Everyone, at one point in their life has lost confidence in some way whilst riding.
This may be attributed to having had an accident, a fall or alternatively having been present when someone else had a bad experience.
For the adults amongst us, some of us can all remember as teenagers, being fearless. No horse too fast, no jump to big...
However nowadays, we are now more diligent in everyday life, knowing only too well the consequences of falling off our horse or having an accident.
Some of us conquer these restricting thoughts and can still enjoy our favourite pastime.
However, others often find it hard to let go of these negative thoughts and feelings in certain circumstances. These negative thoughts often stem back to an event that may have happened many years before.
The tension and anguish they experience impacts, firstly on their riding ability and secondly on their enjoyment. An event may trigger these thoughts.
A fall from their horse whilst jumping, regardless of how long ago, can often trigger this response.
The person who had fallen off can be transported back to the exact moment, where they re-live the event all over again but this time in their head. This can be triggered by someone bringing poles or jump stands into the arena. When this happens the rider transmits this tension and anguish to their horse.
The rider may even regress back to the actual event and run a video in their head of the event from start to finish. As they connect with these feelings, the horse also becomes aware of the riders nervousness.
The horse will pick up on these negative feelings and in turn start to become edgy about the whole jumping experience.
When we grow up and travel through life we naturally have good experiences and memories of events in our life. This is fantastic and allows us to look at back at these times.
If we have a bad experience, why do we keep replaying the images of the event?
Thereafter, every time we encounter an event that is similar in life, we pull up our map of this previous bad experience. This is not useful and serves no purpose to us as adults. The bad experience may have happened in childhood and is no longer true. However we continue to hang on to it?
This belief system just needs to be updated. I would now like to talk about being in rapport with your horse.
In life when we are in rapport with a person or indeed horse, we are as it says in the dictionary in “a relationship of mutual understanding and agreement” this statement fits perfectly with our working relationship with our horse. I’m sure we have all experienced what it is like to be in rapport. An initial meeting with someone we have never met before?
We just seem to bond immediately with that person as if they have been our friends for years.
There is no friction or one-upmanship between them and they enjoy one another’s company. If we studied the relationship, we would agree the two people are in rapport with each other. This can also be true of some horse/rider combinations.
Have you ever sat on a horse, to find that you just needed to think of something and your horse has already done it?
This is called being in rapport with your horse. The horse and rider working as one. However, when we are not in rapport with our horse this can throw up its own set of problems. Instead, all the signals and aids you are giving your horse are not working. The horse can become nappy and disobedient, making the riding experience more demanding.
Often riders get annoyed with their horse for not doing as they ask, when however, they have been giving feeble instructions that aren’t clear. Instead of the horse being thought of as disobedient, what if he just didn’t understand what was being asked?

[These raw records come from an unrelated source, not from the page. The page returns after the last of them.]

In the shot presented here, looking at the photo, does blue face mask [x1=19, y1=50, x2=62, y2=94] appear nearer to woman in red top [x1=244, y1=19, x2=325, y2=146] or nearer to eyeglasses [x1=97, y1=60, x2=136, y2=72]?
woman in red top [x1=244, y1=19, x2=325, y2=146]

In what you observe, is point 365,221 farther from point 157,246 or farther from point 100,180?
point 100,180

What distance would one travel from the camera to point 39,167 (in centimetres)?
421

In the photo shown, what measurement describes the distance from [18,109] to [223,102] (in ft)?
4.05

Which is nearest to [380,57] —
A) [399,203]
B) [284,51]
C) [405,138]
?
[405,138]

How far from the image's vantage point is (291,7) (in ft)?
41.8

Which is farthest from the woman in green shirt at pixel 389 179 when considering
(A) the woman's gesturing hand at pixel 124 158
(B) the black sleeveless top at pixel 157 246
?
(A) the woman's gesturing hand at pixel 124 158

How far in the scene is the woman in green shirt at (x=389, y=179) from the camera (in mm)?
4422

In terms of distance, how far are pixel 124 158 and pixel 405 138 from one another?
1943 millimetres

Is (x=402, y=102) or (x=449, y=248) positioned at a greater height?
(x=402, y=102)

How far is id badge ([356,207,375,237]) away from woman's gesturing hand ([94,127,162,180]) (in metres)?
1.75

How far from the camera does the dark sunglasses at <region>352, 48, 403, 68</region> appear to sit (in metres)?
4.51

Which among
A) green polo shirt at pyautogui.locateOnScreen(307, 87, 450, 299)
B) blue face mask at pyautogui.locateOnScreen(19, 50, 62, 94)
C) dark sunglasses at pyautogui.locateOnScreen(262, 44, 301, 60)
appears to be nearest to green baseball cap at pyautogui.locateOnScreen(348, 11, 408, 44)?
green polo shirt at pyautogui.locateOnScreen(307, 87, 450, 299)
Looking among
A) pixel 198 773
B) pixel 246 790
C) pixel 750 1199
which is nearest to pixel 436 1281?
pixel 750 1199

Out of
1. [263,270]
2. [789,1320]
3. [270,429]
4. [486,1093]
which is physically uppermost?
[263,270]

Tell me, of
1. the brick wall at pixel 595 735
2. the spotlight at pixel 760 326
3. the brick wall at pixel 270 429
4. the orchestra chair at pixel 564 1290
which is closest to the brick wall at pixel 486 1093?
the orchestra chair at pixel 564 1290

It would be like us only saying every third word in a conversation with our friend. They might pick up the vague meaning of the conversation, but they would be confused to say the least. Who would be at fault here? You or your friend?
We couldn’t really blame our friend, as they weren’t receiving the correct information to make of sense of this conversation.
Have you ever had a battle with your horse when trying to get him on the bit or to canter on the correct lead?
This battle only serving to make the situation even worse. Getting more and more irritated by the horse for not doing as you asked. What if, just like your friend, he didn’t receive clear enough signals of what you wanted to communicate to him. This would leave you both exasperated by each other, when all that is really needed is to communicate your instructions more clearly and also give him time to absorb these instructions.
We now move onto the matter of performance in relation to competition or alternatively exams.
Many people become nervous before an exam or competition but somehow manage to channel these nerves and use them to benefit the situation. Whereas, there are some people who perform perfectly at home prior to the competition but fall to pieces on the day. Their nerves literally get the better of them and they come away from the event demoralized and annoyed with their reaction once again.
Sometimes the pressure is external and is caused by parents of peers.
However, often it’s the persons themselves who is causing this situation. What if the rider could learn new tools to change their thought process prior to the event. By using these tools, their bad, nervous feeling could be replaced by new more relaxed thoughts.
Do you think this change could change the whole outcome of the event or exam ? We all have the ability to say things like “When I get on my horse I’ll be scared for the first 5 minutes!” Who told them that? At one point in the past, the rider must have felt nervous and so THEY decided that every time they rode that we would be nervous, for 5 minutes!!
I could never win a competition? I will never be able to jump?
These are called limiting belief’s which serve no purpose in our life but we insist on keeping them, whether this decision is conscious or unconscious.
These examples can be easily rectified and the outcomes changed. This process is much easier than everyone thinks.
Equi-Core involves not only the use of Core body strength but also the Core of the mind.
We must use both mind and body to communicate with our horse and become more than just a passenger but a successful partnership.